On 3 October Contemplative Druid Events (CDE) – see http://contemplativedruidevents.tumblr.com – will hold its last planned event for 2015. This will be a Contemplative Day, in Stroud, Gloucestershire, England. The facilitators will be James Nichol, Elaine Knight and Nimue Brown. Our programme is designed for a group of up to 15 people, and 12 are already committed. With just over a month to go we have a comfortable size of group, with room for a few more.
CDE offerings are built around insights from the book Contemplative Druidry: People Practice and Potential about the kinds of contemplative work that most seemed to resonate for the present generation of Druids. We offer sitting meditations of based both on a bare attention and on active imagination. We have outdoor walking meditations and opportunities simply to be, with awareness, in natural settings. We use methods that draw on creative arts. We have developed ‘Awen space’ as a group opening to, in and as Spirit. We build our repertoire as we gain in experience.

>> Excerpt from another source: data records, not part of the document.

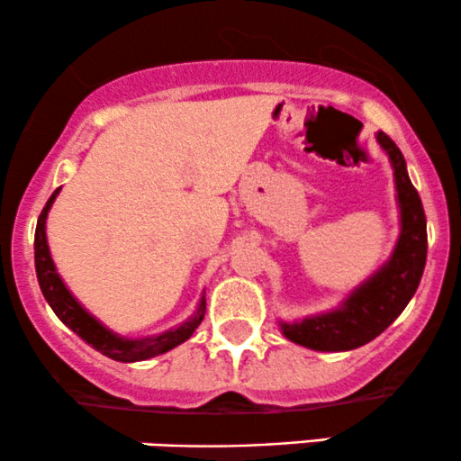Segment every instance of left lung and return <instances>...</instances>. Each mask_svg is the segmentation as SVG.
Masks as SVG:
<instances>
[{"label":"left lung","mask_w":461,"mask_h":461,"mask_svg":"<svg viewBox=\"0 0 461 461\" xmlns=\"http://www.w3.org/2000/svg\"><path fill=\"white\" fill-rule=\"evenodd\" d=\"M388 153L399 205V238L393 253L373 275L357 284L336 308L277 321L279 331L294 345L312 351H351L388 330L414 297L427 260V219L420 197L407 176L403 153L384 131L375 134Z\"/></svg>","instance_id":"8db88e82"}]
</instances>
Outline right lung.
<instances>
[{"mask_svg": "<svg viewBox=\"0 0 461 461\" xmlns=\"http://www.w3.org/2000/svg\"><path fill=\"white\" fill-rule=\"evenodd\" d=\"M62 188H56L50 201L45 203L43 212L39 216V223H36V234H34V264H36V277H39V285L43 290V297L50 308L56 312V316L60 319L71 331H76L82 340H86L95 351H99L102 356L116 359V362H142V359H151L162 353L171 351L182 342H186L193 336L194 330L199 327V322L203 321L205 314V290L201 293L197 308L186 321H182L176 327H168L160 333H153V336H142V338H128L121 336L105 327L97 316H93L91 312L84 308L82 303L76 299V294L67 288L65 279L58 273L54 260H51L50 245H47V214H50L51 205Z\"/></svg>", "mask_w": 461, "mask_h": 461, "instance_id": "right-lung-1", "label": "right lung"}]
</instances>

Is CDE spearheading Contemplative Druidry as a movement? I don’t see it that way. CDE was created as a minimal level of organisation for a single purpose. This is to offer a particular kind of event to small groups of Druids and fellow-travellers willing to join us. In doing this, we also promote the contemplative Druid meme, which now seems to be well recognised in modern Druid culture. But the CDE brand does not exhaust the possibilities of contemplative Druidry and we wouldn’t want it to. Modern Druidry, which is in some senses a postmodern Druidry, has a strong commitment to free exploration and diversity. The contemplative meme will find its place within that wider cultural framework. For better or for worse, we will never, as a collective, be organised around a Druid ‘four noble truths’. Contemplative Druidry will mean different things, and inspire different journeys, for different Druids.